Perché se la scuola non riesce in questo obiettivo, in qualcosa abbiamo fallito, perché il dogmatismo non è migliore dell’indifferenza. Ciò che distingue un buon maestro da un cattivo maestro, infatti, è che il primo insegna come pensare, il secondo cosa pensare. Protestare contro la guerra e per la pace è un dovere morale, ma il rischio è che questo entusiasmo – spesso autentico, genuino – diventi il carburante inconsapevole dell’odio.
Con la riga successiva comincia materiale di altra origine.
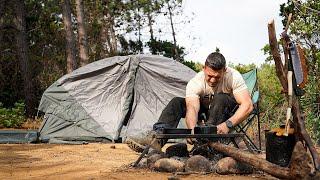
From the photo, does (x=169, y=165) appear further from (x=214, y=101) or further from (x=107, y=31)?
(x=107, y=31)

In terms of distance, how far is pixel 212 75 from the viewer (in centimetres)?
379

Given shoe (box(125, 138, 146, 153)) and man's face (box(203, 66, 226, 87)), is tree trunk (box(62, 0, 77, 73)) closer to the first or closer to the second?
shoe (box(125, 138, 146, 153))

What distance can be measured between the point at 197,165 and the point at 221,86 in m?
0.81

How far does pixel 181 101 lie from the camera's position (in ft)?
13.0

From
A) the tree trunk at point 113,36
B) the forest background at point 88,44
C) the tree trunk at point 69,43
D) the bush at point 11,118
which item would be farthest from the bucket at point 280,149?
the tree trunk at point 113,36

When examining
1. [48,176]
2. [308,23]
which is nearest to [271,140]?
[48,176]

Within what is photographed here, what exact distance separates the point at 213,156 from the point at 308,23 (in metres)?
5.59

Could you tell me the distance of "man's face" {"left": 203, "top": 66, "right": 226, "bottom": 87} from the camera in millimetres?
3770

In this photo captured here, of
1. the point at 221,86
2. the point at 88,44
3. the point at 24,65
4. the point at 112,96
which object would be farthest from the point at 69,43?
the point at 221,86

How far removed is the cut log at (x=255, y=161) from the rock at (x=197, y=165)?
0.51 feet

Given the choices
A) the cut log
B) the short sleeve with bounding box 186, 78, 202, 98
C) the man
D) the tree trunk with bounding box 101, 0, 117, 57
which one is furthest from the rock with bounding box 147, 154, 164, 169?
the tree trunk with bounding box 101, 0, 117, 57

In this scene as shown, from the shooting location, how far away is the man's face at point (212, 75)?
377 cm

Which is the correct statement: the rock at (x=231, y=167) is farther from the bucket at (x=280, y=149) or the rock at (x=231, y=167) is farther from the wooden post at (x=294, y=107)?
the wooden post at (x=294, y=107)

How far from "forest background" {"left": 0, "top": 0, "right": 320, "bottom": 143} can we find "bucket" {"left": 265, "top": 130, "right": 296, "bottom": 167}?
3541 millimetres
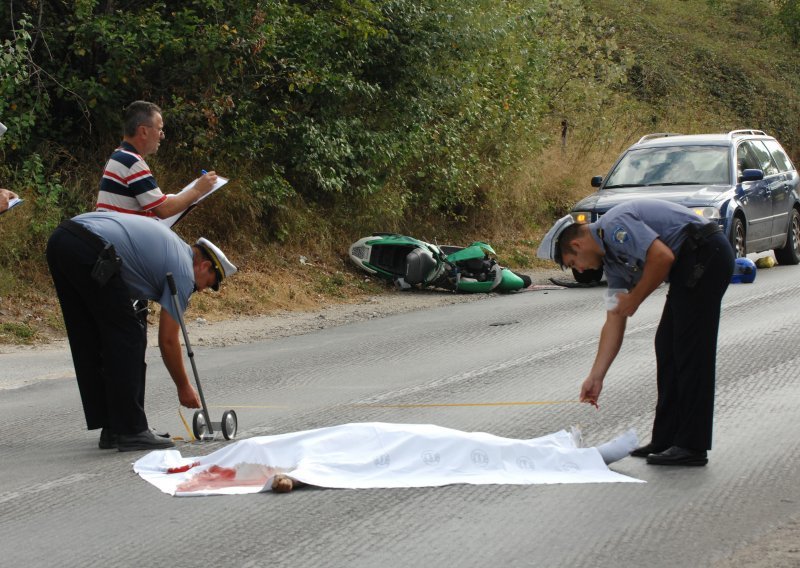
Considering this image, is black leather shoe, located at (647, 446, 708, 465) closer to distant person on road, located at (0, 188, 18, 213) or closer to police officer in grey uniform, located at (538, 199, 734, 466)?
police officer in grey uniform, located at (538, 199, 734, 466)

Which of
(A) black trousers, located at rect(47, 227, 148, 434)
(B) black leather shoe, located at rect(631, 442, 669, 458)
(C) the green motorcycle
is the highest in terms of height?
(A) black trousers, located at rect(47, 227, 148, 434)

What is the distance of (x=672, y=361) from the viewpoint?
6734mm

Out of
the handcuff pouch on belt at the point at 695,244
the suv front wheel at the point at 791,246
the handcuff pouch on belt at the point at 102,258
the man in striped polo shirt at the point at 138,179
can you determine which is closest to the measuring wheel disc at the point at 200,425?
the handcuff pouch on belt at the point at 102,258

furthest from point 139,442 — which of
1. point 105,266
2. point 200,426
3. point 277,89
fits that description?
point 277,89

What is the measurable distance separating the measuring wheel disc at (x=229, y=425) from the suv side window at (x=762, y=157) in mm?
13615

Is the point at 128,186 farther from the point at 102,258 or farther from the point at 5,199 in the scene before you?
the point at 102,258

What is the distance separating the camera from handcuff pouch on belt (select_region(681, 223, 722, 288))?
6414 millimetres

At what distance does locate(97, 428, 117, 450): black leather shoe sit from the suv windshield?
12.1 metres

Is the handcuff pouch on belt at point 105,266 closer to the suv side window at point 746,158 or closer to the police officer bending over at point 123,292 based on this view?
the police officer bending over at point 123,292

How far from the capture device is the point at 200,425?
7.51 meters

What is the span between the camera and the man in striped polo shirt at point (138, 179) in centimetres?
785

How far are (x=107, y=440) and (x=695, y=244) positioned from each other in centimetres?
364

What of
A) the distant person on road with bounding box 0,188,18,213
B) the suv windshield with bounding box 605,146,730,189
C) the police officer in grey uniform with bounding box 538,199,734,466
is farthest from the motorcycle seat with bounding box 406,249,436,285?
the police officer in grey uniform with bounding box 538,199,734,466

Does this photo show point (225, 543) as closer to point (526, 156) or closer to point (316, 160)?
point (316, 160)
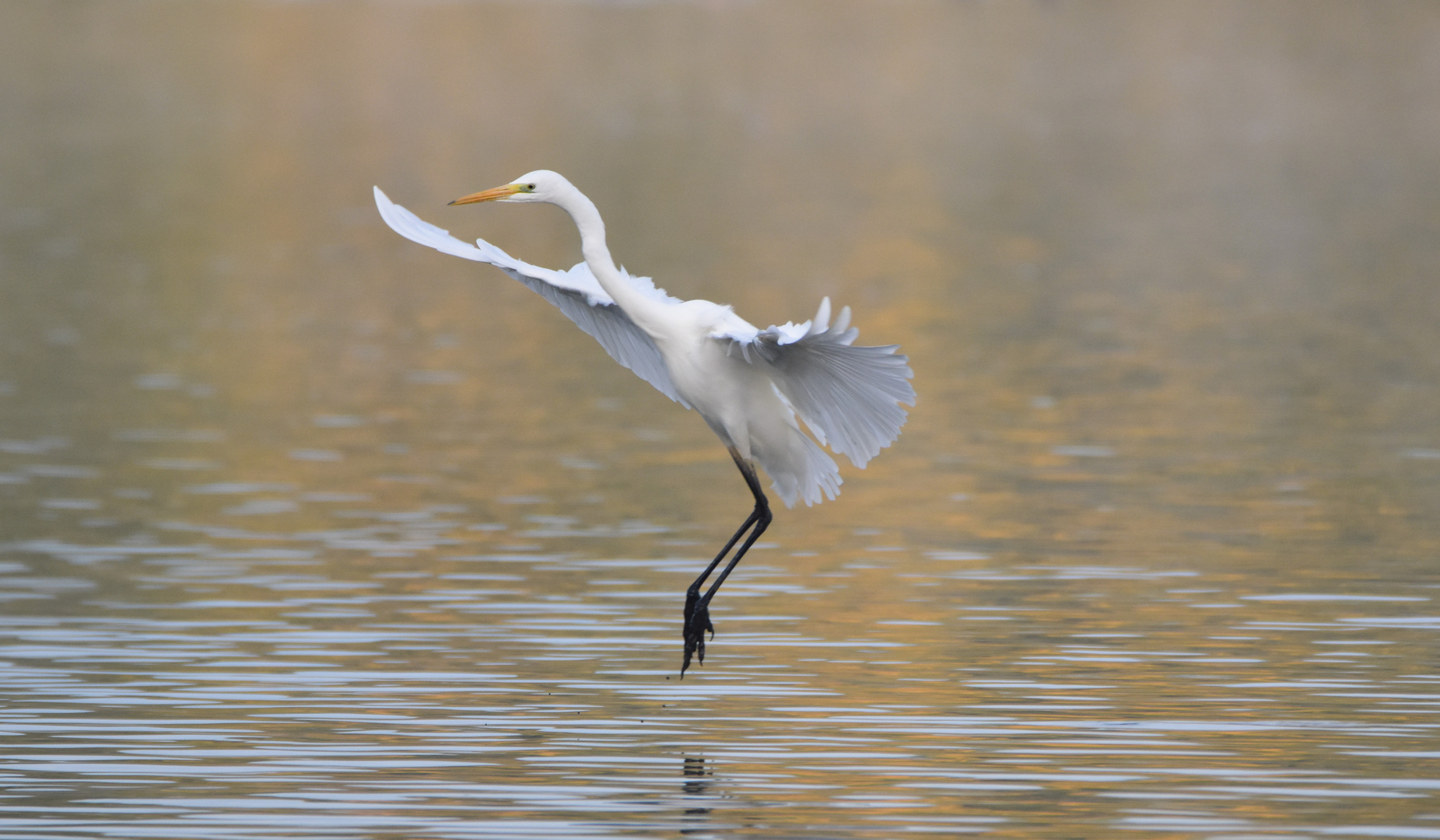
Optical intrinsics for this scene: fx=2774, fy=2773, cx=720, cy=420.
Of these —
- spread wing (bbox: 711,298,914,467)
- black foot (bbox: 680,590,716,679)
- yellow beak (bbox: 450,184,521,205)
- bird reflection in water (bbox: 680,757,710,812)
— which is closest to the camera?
bird reflection in water (bbox: 680,757,710,812)

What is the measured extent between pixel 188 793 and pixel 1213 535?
8811 mm

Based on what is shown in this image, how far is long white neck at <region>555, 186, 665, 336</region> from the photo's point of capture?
43.6 ft

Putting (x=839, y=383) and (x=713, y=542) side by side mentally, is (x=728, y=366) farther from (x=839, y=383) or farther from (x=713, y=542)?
(x=713, y=542)

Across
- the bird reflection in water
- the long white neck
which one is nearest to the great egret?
the long white neck

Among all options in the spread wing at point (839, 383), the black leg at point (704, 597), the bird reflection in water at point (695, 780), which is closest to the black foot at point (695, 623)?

Quando in alcune città, da Manchester a Sydney, si uccide nel nome della “giustizia per Gaza”, o si vandalizzano sinagoghe e negozi ebrei, quell’indignazione si è già trasformata in qualcosa di funesto e irreparabile. La causa palestinese, che è sacrosanta, non può diventare pretesto per l’intolleranza antisionista o antisemita.
Perché un sentimento giusto, non accompagnato dalla conoscenza, può diventare ingiusto; e l’entusiasmo, non educato al discernimento, può trasformarsi in violenza. E se la politica ha abdicato totalmente alla sua missione, la scuola, più che mai, dovrebbe essere il luogo in cui la passione giovanile trova misura, radici e guida. L’alternativa è abbandonare gli studenti al conformismo e alla cecità. Lo sforzo che dovremmo fare tutti, allora, è di ricostruire per le nuove generazioni una pedagogia della memoria.
Oggi, che ricordiamo la strage degli innocenti compiuta due anni fa, a sua volta causa di un’ulteriore, inaccettabile strage di innocenti che prosegue tuttora, non possono essere un tweet, uno slogan o uno striscione indegno a restituire la complessità dei fatti. Resta la responsabilità – individuale e collettiva – di tornare a insegnare che la conoscenza è un esercizio di libertà. E che gridare “dal fiume al mare” è il segno allarmante di una civiltà che ha smesso di capire le parole che pronuncia.